Solved – k means with binary variables

clusteringdistancer

Is it OK to use kmeans with binary variables? I mean Euclidean distance? I guess the binary variables will be the ones that get the most power to determine the result.

Look at the following example:

data= data.frame(a=c(1,0,1,1), b=c(0.1,.2,.6,.8))
plot(data)
kmeans(data,2)
## Clustering vector: [1] 1 2 1 1

So the result is determined by the binary variable.

Is there a way to treat binary variables differently? Should I use Manhattan distance for all variables?

Best Answer

K-means uses the mean.

Relevant properties of the mean:

  • minimizes the L2 errors (sum of squares, squared Euclidean distance)
  • is continuous
  • assumes linear data (see below for an example)

Technically, you can run k-means on binary data, but as you have observed there is a tendency for the algorithm to converge to local minima that are determined by single/few bits.

You can easily provoke the opposite effect, too.
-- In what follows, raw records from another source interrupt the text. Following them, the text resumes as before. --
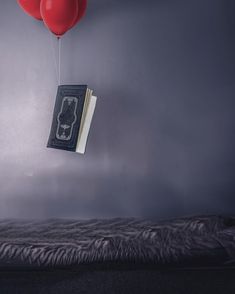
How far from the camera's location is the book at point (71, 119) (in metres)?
1.92

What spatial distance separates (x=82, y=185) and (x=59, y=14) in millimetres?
877

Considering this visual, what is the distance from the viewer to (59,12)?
1765 mm

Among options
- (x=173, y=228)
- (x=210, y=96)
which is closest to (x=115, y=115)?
(x=210, y=96)

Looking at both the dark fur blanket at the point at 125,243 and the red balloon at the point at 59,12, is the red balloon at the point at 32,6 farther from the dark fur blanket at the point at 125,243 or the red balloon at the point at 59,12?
the dark fur blanket at the point at 125,243

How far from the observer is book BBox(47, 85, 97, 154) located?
6.31ft

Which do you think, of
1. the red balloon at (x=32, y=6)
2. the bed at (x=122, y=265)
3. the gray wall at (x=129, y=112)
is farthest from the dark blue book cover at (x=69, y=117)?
the bed at (x=122, y=265)

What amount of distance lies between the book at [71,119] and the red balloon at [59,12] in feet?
0.94

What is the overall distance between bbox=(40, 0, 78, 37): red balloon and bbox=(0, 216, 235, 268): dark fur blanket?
0.91m

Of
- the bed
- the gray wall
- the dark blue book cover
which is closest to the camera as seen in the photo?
the bed

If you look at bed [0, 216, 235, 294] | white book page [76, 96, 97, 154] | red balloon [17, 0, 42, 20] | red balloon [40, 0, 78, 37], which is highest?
red balloon [17, 0, 42, 20]

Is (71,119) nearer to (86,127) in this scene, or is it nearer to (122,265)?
(86,127)

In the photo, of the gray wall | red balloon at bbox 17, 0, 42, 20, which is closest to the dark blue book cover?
the gray wall

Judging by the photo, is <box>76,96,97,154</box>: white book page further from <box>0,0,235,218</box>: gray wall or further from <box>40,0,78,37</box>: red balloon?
<box>40,0,78,37</box>: red balloon

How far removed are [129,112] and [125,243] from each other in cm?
78
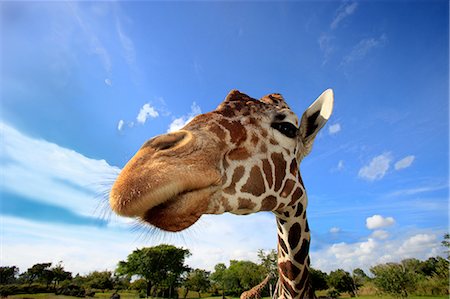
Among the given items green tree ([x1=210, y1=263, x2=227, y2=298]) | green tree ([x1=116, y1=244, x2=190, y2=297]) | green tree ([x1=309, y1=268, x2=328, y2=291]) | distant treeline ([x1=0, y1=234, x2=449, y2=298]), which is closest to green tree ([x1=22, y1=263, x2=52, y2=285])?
distant treeline ([x1=0, y1=234, x2=449, y2=298])

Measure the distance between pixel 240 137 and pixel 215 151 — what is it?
0.56 metres

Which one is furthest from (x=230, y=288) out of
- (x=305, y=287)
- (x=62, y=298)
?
(x=305, y=287)

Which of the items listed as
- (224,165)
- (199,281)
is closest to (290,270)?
(224,165)

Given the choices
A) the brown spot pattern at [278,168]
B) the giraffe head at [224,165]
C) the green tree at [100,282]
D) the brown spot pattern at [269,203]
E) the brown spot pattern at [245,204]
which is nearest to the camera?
the giraffe head at [224,165]

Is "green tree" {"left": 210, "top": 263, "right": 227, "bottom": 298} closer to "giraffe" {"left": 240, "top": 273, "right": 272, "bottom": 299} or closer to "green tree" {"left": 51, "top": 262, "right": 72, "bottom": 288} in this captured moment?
"green tree" {"left": 51, "top": 262, "right": 72, "bottom": 288}

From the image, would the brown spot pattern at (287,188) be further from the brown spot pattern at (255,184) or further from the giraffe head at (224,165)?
the brown spot pattern at (255,184)

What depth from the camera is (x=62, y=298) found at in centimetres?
5934

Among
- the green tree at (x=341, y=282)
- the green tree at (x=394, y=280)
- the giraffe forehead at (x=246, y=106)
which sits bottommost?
the green tree at (x=341, y=282)

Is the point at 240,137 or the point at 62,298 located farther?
the point at 62,298

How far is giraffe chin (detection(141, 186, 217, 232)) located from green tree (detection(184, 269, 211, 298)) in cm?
10706

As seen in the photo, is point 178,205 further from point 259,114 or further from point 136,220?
point 259,114

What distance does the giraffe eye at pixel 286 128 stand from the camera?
3.74m

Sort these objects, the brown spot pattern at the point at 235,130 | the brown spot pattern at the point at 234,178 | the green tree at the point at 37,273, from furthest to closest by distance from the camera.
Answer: the green tree at the point at 37,273 → the brown spot pattern at the point at 235,130 → the brown spot pattern at the point at 234,178

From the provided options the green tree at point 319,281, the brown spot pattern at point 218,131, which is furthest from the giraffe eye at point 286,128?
the green tree at point 319,281
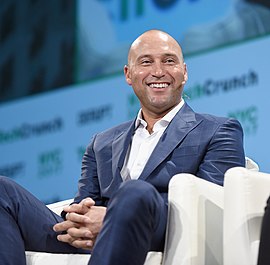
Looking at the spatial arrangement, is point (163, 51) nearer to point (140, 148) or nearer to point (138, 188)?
point (140, 148)

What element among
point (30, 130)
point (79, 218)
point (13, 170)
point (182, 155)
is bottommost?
point (13, 170)

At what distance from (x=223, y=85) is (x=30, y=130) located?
4.36 ft

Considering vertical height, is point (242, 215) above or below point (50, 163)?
above

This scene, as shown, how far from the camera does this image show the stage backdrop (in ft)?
10.3

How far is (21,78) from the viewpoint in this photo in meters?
4.23

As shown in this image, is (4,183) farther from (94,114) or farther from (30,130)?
(30,130)

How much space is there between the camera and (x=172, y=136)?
2.27 m

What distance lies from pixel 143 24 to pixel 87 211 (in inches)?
67.0

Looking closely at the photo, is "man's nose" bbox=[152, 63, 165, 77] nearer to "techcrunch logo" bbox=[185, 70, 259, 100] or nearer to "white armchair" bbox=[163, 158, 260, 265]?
"white armchair" bbox=[163, 158, 260, 265]

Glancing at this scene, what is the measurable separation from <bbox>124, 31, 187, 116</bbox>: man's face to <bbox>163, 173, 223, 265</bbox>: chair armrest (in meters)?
0.47

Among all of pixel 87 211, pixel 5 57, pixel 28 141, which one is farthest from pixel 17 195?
pixel 5 57

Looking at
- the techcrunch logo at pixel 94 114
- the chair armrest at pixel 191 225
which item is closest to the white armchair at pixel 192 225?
the chair armrest at pixel 191 225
Scale your continuos attribute to 10000000 and the algorithm will ignore the binary attributes.

K-means assumes that all attributes are equally important; more precisely that a diffence of x has the same importance independent of the attribute where it occurs and the absolute values where it occurs. So the difference of a binary value is as important as the difference of \$0 to \$1 in price of a burger, or \$9999 to \$10000 when buying a house... I this invariance does not hold for your data, do not use k-means (or preprpcess your data until this seems to hold).